Red Label is part of the world famous Johnnie Walker range of blended whiskies. This series of whiskies are among the best selling around the globe with the Red Label forming the cornerstone of this success. It is the best selling whisky in the world and contributes almost 10% of all worldwide whisky sales. This gives the staggering statistic that every one in ten bottles of whisky sold in the world is Johnnie Walker Red Label! The success is built on the original Johnnie Walker blends being exported during Victorian times around the British Empire. As the Empire expanded, more people enjoyed the range and brand has never looked back. This is shown in the fact that Johnnie Walker whiskies were already exported to 120 countries before Coca Cola had even left America in the 1920s! The brand and the famous walking man logo are embedded in world culture and pioneered sports sponsorship in the 1960s by sponsoring a motor racing Grand Prix team and other major events, such as golf.
The brand is currently owned by multi national drinks company Diageo, who blend whiskies from across their distillery portfolio including some which only operate in order to supply the Johnnie Walker range. The Red Label carries no age statement and is joined in the range by the Black Label (minimum age of whisky in this is 12 years), Green Label (minimum age 15 years), Gold Label (minimum age 18 years) and the legendary Blue Label (no age stated but the youngest whisky in it is rumoured to be 28 years old and some of the whisky is from rare and closed distilleries).
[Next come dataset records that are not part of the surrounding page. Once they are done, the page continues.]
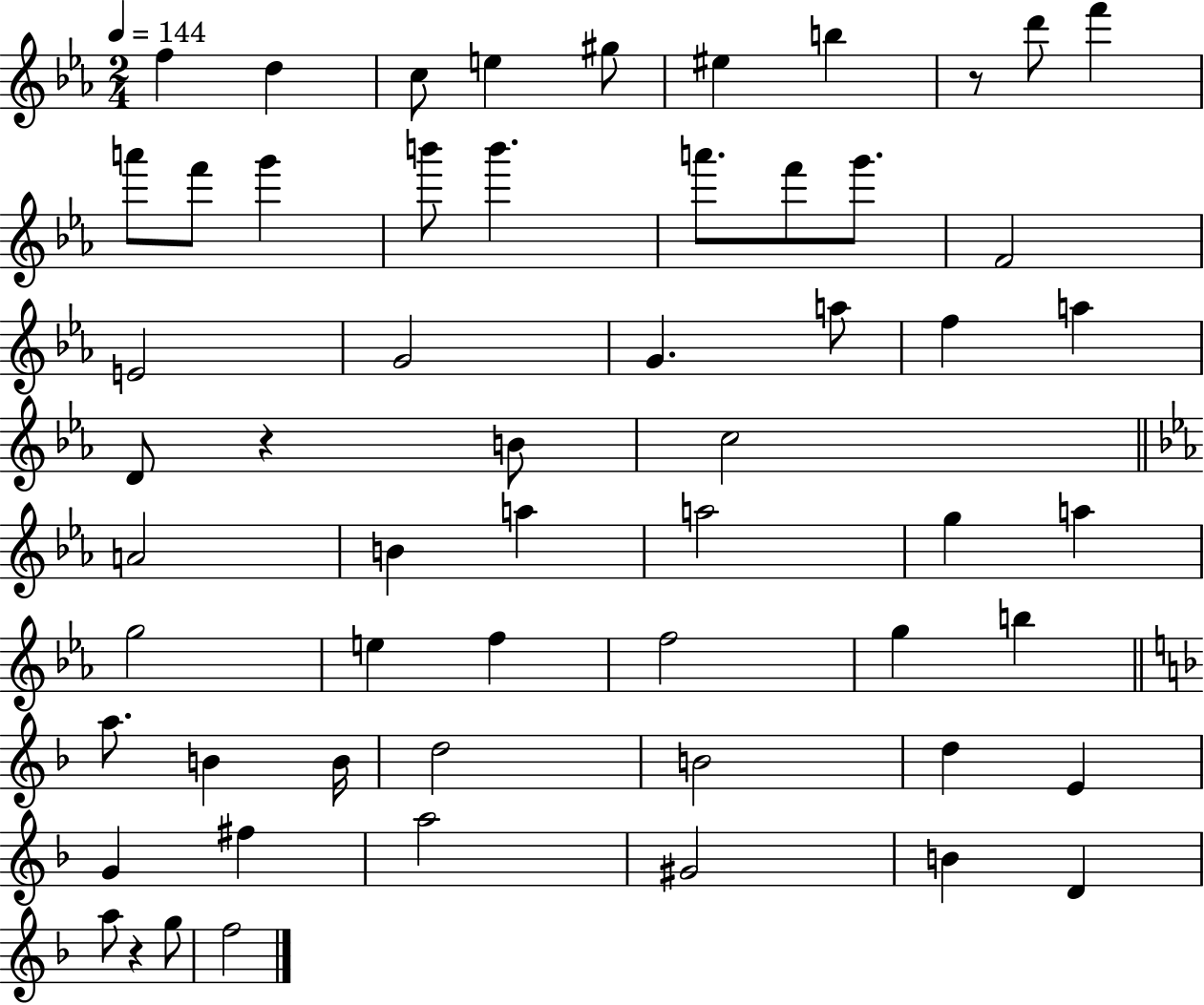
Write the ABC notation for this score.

X:1
T:Untitled
M:2/4
L:1/4
K:Eb
f d c/2 e ^g/2 ^e b z/2 d'/2 f' a'/2 f'/2 g' b'/2 b' a'/2 f'/2 g'/2 F2 E2 G2 G a/2 f a D/2 z B/2 c2 A2 B a a2 g a g2 e f f2 g b a/2 B B/4 d2 B2 d E G ^f a2 ^G2 B D a/2 z g/2 f2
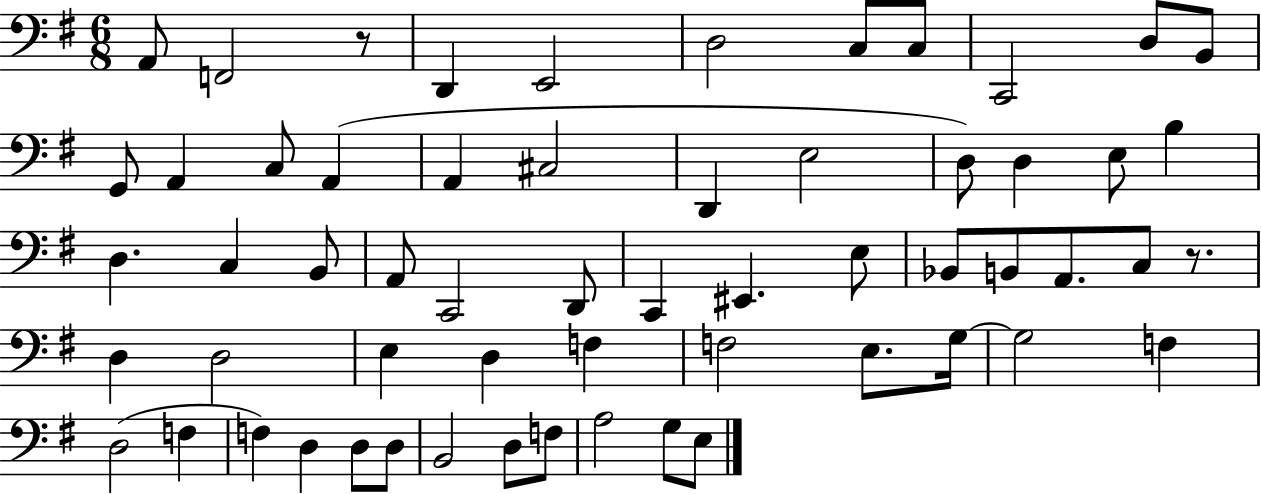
X:1
T:Untitled
M:6/8
L:1/4
K:G
A,,/2 F,,2 z/2 D,, E,,2 D,2 C,/2 C,/2 C,,2 D,/2 B,,/2 G,,/2 A,, C,/2 A,, A,, ^C,2 D,, E,2 D,/2 D, E,/2 B, D, C, B,,/2 A,,/2 C,,2 D,,/2 C,, ^E,, E,/2 _B,,/2 B,,/2 A,,/2 C,/2 z/2 D, D,2 E, D, F, F,2 E,/2 G,/4 G,2 F, D,2 F, F, D, D,/2 D,/2 B,,2 D,/2 F,/2 A,2 G,/2 E,/2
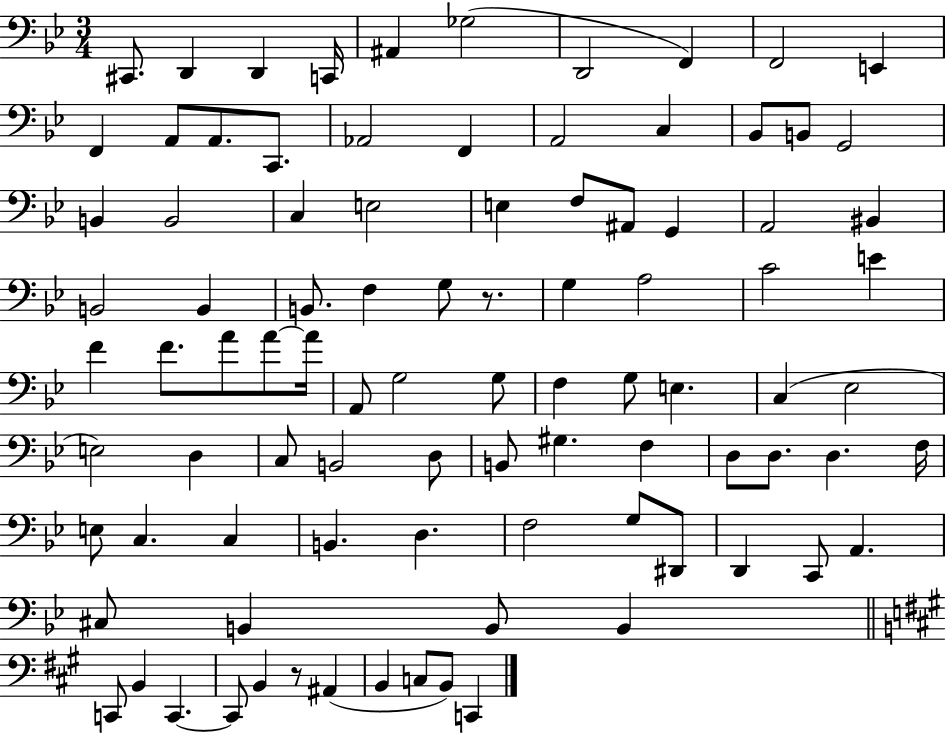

So it was time to see what the fuss is about ... the Red Label is quite lively and aromatic on the nose. There is an initial sweetness that is malty (think of grains and cereals) and fruity (imagine dried fruits like raisins and sultanas), but then a nice peatiness comes through (think of damp earth) and something a bit nutty (almonds, I think). The palate is again vibrant and suggests some youthful whisky is present. That initial, almost sugary, sweetness is there again with the smokiness more prominent. It becomes quite warm and spicy (think of ginger) and has a slight salty tang also. The finish lingers and is again fairly spicy and a bit fiery (imagine black pepper). The sweetness is much less with the dried fruitiness, smoke and salt combining well. This is a decent, enjoyable whisky and it is easy to see why so it is so popular. It has complexity with a good level of sweetness and not too much smokiness. This would be good to drink straight, with a mixer or in a cocktail and is well priced at £15-20 a bottle.